There are generally two types arrangements:
A type of loan. The loan amount depends on your age, the value of the home and how it is taken (lump sum, regular payments or draw down as needed). Interest is added to the loan and compounds (you eventually pay interest on interest). The loan does not have to be repaid until the borrower moves out or the house is sold, usually as part of a deceased estate.
Allows you to sell a proportion of the future value of your home while you live there. You get a lump sum, and keep the remaining proportion of your home equity. When you sell your home, you will only get the value of the share you own.
The amount of money you will receive depends on your age, the value of your home and the type of equity release.
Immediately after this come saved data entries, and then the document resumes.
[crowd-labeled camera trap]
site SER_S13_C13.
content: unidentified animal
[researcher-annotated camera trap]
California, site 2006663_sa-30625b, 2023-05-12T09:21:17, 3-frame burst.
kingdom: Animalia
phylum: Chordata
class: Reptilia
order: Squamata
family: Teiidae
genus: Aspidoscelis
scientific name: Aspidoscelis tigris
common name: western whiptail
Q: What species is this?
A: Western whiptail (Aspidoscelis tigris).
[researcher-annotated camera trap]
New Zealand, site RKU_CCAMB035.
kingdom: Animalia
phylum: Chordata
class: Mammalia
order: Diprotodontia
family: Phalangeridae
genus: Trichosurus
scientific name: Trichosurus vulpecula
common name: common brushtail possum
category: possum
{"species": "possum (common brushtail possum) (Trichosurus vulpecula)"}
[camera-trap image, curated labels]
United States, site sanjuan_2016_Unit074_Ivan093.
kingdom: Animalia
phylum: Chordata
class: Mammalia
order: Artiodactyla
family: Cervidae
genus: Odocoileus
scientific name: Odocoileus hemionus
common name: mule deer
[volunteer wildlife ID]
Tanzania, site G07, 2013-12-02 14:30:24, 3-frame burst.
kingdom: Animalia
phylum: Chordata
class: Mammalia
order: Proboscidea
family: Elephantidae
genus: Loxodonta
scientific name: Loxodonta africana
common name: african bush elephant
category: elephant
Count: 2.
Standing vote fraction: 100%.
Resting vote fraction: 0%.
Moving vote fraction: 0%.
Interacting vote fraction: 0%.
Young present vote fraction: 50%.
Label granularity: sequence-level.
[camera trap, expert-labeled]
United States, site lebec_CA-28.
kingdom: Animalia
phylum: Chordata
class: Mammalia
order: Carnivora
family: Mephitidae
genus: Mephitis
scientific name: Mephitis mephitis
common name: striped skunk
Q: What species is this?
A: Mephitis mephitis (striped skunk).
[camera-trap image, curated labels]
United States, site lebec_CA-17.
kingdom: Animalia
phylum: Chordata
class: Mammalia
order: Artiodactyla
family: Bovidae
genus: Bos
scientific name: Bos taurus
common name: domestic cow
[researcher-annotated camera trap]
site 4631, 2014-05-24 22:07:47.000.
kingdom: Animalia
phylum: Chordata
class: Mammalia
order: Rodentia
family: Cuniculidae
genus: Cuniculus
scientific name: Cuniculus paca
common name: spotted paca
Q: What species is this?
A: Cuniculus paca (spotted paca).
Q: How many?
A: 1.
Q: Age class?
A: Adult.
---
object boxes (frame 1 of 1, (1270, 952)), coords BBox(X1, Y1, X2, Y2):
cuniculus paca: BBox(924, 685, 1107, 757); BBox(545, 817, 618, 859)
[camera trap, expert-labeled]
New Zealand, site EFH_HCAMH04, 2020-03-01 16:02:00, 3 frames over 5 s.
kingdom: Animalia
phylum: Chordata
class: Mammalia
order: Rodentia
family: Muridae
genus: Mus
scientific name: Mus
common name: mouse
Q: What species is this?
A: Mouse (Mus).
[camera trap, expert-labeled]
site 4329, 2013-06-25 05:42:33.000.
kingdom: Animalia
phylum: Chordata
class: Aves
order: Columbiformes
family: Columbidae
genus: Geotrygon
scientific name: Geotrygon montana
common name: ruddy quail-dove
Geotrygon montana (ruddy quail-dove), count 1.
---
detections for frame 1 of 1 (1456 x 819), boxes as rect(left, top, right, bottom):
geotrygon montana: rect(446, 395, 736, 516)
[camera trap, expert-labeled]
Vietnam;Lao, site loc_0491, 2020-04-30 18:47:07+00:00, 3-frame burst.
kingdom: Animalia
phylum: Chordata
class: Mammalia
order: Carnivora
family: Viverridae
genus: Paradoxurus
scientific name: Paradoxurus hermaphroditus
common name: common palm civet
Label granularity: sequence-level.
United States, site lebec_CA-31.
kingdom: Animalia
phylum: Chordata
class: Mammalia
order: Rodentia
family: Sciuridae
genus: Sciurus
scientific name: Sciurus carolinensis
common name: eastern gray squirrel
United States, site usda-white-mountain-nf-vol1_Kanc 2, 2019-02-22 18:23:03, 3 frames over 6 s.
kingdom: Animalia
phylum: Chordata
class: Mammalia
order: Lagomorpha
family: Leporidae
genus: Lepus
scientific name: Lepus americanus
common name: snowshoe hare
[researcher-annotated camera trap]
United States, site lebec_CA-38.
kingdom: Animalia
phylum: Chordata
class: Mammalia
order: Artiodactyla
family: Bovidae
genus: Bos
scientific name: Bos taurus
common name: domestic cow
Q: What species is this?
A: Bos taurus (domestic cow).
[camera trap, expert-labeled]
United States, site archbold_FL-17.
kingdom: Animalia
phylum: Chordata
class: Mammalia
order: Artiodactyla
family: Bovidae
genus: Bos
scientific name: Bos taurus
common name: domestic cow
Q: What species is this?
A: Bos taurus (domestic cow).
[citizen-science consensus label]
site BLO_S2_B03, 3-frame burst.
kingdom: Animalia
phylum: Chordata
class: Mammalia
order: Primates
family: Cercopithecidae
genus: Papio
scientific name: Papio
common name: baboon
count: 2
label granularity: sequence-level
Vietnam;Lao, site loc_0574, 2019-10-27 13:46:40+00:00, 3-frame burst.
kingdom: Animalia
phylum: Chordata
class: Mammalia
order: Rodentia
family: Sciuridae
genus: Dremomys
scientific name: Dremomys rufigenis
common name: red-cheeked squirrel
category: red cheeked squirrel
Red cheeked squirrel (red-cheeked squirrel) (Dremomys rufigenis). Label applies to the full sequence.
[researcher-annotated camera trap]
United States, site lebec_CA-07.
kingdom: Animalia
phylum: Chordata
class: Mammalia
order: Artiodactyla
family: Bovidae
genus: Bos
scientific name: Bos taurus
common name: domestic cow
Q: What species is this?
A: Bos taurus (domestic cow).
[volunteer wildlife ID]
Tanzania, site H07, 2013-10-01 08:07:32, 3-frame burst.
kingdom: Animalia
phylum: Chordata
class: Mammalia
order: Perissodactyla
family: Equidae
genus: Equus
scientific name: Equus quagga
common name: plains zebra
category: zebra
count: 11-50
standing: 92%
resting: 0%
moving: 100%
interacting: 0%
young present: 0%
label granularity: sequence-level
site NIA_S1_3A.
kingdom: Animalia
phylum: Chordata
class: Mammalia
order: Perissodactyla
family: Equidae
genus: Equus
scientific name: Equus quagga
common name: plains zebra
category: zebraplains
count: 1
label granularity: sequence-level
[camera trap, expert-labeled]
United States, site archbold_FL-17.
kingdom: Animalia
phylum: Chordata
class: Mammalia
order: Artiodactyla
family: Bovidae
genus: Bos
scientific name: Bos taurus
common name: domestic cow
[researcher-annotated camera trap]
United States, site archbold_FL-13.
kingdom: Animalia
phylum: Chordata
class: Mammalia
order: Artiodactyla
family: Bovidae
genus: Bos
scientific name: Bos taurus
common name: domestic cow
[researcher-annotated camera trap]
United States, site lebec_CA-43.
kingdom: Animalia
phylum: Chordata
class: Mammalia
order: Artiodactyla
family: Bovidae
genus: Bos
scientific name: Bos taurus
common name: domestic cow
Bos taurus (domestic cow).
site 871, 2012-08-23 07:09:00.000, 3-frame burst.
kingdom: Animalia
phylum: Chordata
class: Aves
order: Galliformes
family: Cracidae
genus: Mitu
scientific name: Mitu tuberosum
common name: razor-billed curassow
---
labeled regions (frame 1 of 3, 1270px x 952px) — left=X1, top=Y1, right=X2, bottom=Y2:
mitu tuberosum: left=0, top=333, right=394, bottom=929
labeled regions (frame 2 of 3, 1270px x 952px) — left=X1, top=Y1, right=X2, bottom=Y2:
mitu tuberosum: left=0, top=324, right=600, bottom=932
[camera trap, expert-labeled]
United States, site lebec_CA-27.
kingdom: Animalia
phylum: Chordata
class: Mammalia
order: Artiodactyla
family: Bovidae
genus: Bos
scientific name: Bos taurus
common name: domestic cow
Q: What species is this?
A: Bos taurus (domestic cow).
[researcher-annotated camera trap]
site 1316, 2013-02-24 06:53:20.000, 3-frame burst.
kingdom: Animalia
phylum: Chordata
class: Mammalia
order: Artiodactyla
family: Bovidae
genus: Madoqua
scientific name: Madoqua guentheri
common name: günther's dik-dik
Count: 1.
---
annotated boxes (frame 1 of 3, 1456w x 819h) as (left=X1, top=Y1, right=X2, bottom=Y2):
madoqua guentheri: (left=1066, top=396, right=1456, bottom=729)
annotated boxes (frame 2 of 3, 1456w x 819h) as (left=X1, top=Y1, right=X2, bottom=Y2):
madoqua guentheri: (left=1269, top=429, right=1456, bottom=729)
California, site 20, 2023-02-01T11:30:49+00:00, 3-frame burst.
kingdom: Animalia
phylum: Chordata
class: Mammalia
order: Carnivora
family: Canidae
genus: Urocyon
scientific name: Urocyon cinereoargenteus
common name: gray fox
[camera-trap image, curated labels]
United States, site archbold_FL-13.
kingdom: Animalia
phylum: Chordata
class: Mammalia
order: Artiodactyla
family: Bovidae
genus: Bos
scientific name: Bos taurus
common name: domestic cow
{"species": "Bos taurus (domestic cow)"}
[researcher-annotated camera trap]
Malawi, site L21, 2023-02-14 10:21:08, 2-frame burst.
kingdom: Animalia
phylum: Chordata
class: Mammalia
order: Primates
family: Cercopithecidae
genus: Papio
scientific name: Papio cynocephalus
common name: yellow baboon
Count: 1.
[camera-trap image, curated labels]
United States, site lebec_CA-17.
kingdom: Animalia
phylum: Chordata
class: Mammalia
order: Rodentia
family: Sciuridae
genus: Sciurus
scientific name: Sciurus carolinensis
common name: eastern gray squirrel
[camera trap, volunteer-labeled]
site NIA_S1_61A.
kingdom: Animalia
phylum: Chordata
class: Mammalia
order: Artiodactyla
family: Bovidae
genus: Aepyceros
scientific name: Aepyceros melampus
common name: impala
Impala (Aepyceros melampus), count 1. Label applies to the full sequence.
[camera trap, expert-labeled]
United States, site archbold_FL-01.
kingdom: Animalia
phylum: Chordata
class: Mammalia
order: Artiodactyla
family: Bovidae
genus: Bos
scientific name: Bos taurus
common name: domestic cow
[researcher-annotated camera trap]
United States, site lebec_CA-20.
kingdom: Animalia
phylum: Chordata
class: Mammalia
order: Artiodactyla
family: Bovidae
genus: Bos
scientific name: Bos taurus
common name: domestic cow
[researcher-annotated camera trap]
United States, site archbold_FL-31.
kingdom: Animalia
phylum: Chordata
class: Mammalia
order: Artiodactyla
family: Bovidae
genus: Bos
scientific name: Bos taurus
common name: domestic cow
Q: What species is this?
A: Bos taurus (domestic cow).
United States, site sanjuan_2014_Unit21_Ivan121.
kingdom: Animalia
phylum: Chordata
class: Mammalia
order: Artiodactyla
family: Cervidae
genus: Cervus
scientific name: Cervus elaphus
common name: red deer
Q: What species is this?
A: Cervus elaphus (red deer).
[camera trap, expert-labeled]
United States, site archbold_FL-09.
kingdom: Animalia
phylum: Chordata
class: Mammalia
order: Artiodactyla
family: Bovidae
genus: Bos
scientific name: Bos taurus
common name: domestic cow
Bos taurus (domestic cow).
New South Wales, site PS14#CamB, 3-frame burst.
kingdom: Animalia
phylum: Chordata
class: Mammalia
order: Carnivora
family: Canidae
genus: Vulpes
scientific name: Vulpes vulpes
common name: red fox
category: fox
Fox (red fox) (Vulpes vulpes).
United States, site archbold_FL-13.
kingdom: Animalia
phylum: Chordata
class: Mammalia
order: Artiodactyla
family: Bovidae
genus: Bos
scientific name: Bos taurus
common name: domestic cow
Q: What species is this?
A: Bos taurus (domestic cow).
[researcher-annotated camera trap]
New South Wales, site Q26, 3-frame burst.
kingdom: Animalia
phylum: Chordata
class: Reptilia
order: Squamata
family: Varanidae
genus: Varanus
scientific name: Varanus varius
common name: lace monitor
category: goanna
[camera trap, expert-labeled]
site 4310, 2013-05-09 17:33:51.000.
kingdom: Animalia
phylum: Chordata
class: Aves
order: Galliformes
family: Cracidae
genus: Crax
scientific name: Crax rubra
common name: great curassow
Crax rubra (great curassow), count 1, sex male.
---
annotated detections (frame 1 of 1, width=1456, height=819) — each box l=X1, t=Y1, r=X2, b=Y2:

Know Your Rights and Responsibilities
As with all options careful research is needed. These arrangements are complicated and involve lots of numbers and projections – ask lots of questions and don’t feel embarrassed if you are struggling to understand what is being offered.
Key questions to ask:
- Why do I need extra money? (If you need extra money to maintain your home, you might be better off moving to a lower maintenance property.)
- Have I thought through the long term implications of eroding the value of my home? What if I need to move into residential aged care? Can my partner or kids stay on if I die?
- What happens if interest rates change?
- What if I change my mind?
- Have I got a source of independent financial or legal advice before I go ahead?
Independent information on understanding Reverse Mortgages including the questions you should be asking Reverse mortgages can be very complex and challenging to understand.
Applicable only to home owners and mainly targeted to aged pensioners, a reverse mortgage can allow older people to borrow against the value of their home to increase their regular income. A scheme that lets older Australians get a voluntary non-taxable fortnightly loan advance to supplement your retirement income. You can choose the amount of loan you get fortnightly. This amount can be up to 1.5 times the maximum rate of the qualifying pension. You can stop loan payments at any time. The scheme isn't available for payment of lump sums. The loan, costs and interest will eventually need to be repaid, most likely from your estate. The interest rate is variable and was 5.25% in November 2019.
The Major Banks
The 4 large Australian Banks all offer reverse mortgage products Conditions vary but generally these loans are used to supplement income or provide a lump sum
Brokers often have access to a range of information and comparisons between providers. Lending Brokers are essentially selling loans so keep this in mind when you approach them for information.